*** Opening Extract provided ***

The Royal Navy Sea King lands on the new helipad at South Glasgow University Hospital, formerly the Southern General Hospital. Photo: Royal Navy

The Royal Navy Sea King lands on the new helipad at South Glasgow University Hospital, formerly the Southern General Hospital. Photo: Royal Navy

A Royal Navy rescue helicopter has ‘christened’ a new landing pad at a Scottish hospital.

The helipad is perched 14 storeys above ground at South Glasgow University Hospital and was used for the first time in earnest by a Sea King from HMS Gannet on a rescue mission.

The helicopter crews at the Ayrshire search and rescue base are the busiest in Britain, and the new hospital, which replaced the former Southern General Hospital in Govan, will be the destination for many unfortunate mountaineers and hillwalkers injured in incidents in the West of Scotland.

Lieutenant Commander Charlie Fuller at the controls of the Sea King. Photo: Royal Navy

Lieutenant Commander Charlie Fuller at the controls of the Sea King. Photo: Royal Navy

A Royal Navy spokesperson said: “After several training sorties, the distinctive red and grey Sea King helicopter from 177 SAR, based at Prestwick, finally got the shout to recover injured casualties and land them on the metallic gantry for real, though in both cases, the patients thankfully were not seriously hurt.

“Gannet is usually home to three Sea King Mk 5 helicopters providing a vital rescue service to the West of Scotland, north-west England and Northern Ireland.

The helipad is perched high on the new hospital. Photo: Royal Navy

The helipad is perched high on the new hospital. Photo: Royal Navy

“Meanwhile, the biggest ever Joint Warrior exercise off the west coast of Scotland last month provided Gannet with a very busy two weeks when over 220 sorties were flown from the Prestwick base including 34 flights in support of personnel movements and the resupply of logistics.”

Lieutenant Commander Charlie Fuller, the commanding officer of HMS Gannet, said: “At the same time as hosting Joint Warrior, Gannet remains the busiest SAR base in the UK by some way.

“We’d just achieved our 100th SAR job this year as the exercise came to a close and yesterday achieved four rescues in one day, over a period lasting almost ten hours.”

Civilian-crewed helicopters operated by Bristow under the control of the Coastguard will take over search and rescue operations from HMS Gannet on 1 January next year. They will fly from a new base at Prestwick.

*** Closing Extract provided ***
*** Opening Data listing ***

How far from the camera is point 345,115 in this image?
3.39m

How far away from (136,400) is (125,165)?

*** Closing Data listing ***
*** Opening Data listing ***

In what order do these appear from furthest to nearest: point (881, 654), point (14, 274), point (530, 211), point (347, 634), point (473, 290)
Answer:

*** Closing Data listing ***
*** Opening Data listing ***

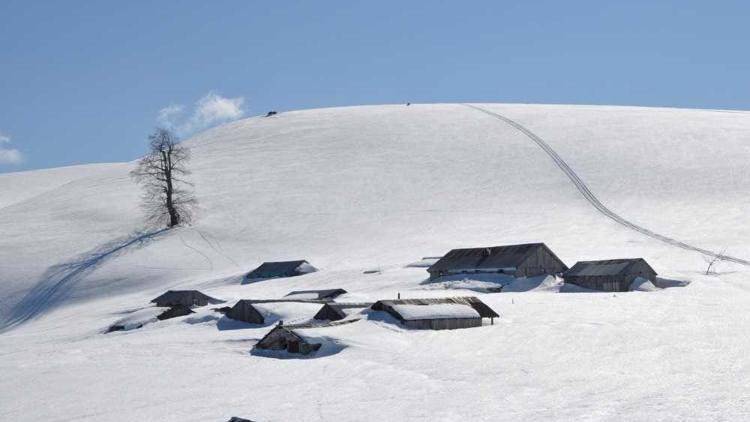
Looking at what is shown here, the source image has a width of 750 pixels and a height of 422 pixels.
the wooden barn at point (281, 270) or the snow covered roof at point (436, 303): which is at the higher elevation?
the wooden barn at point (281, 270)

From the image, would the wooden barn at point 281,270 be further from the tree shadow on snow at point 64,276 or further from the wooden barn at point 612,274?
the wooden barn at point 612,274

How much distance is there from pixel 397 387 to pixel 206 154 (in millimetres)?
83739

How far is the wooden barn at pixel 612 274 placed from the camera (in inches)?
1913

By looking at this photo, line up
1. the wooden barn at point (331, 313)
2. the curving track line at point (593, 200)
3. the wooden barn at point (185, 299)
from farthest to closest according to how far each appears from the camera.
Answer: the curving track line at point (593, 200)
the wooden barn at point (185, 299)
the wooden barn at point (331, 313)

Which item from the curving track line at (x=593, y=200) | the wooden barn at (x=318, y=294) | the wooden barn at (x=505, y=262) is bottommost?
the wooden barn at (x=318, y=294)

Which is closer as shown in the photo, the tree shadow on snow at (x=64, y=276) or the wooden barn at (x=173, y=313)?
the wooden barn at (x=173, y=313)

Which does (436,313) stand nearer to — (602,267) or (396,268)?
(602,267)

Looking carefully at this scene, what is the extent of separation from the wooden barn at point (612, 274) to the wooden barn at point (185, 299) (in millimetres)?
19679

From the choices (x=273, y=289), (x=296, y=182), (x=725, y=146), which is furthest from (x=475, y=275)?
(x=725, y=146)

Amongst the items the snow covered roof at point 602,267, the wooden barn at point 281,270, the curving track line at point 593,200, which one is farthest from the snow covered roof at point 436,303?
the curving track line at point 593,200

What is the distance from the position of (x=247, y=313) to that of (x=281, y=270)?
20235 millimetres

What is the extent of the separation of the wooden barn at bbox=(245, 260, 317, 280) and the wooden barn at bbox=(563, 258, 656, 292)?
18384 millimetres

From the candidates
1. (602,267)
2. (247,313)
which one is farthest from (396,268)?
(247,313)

*** Closing Data listing ***

### Parts of the exercise
[a] According to the article on the hospital helipad, how many storeys above ground is the helipad at South Glasgow University Hospital?
[b] Copy the passage of the article on the hospital helipad that begins at the words "The helipad is perched 14" and stops after "West of Scotland.", putting "climbers" in place of "hillwalkers".
The records are separate material and have no connection to the article on the hospital helipad.

### Set of answers
[a] It is 14 storeys above ground.

[b]
The helipad is perched 14 storeys above ground at South Glasgow University Hospital and was used for the first time in earnest by a Sea King from HMS Gannet on a rescue mission.

The helicopter crews at the Ayrshire search and rescue base are the busiest in Britain, and the new hospital, which replaced the former Southern General Hospital in Govan, will be the destination for many unfortunate mountaineers and climbers injured in incidents in the West of Scotland.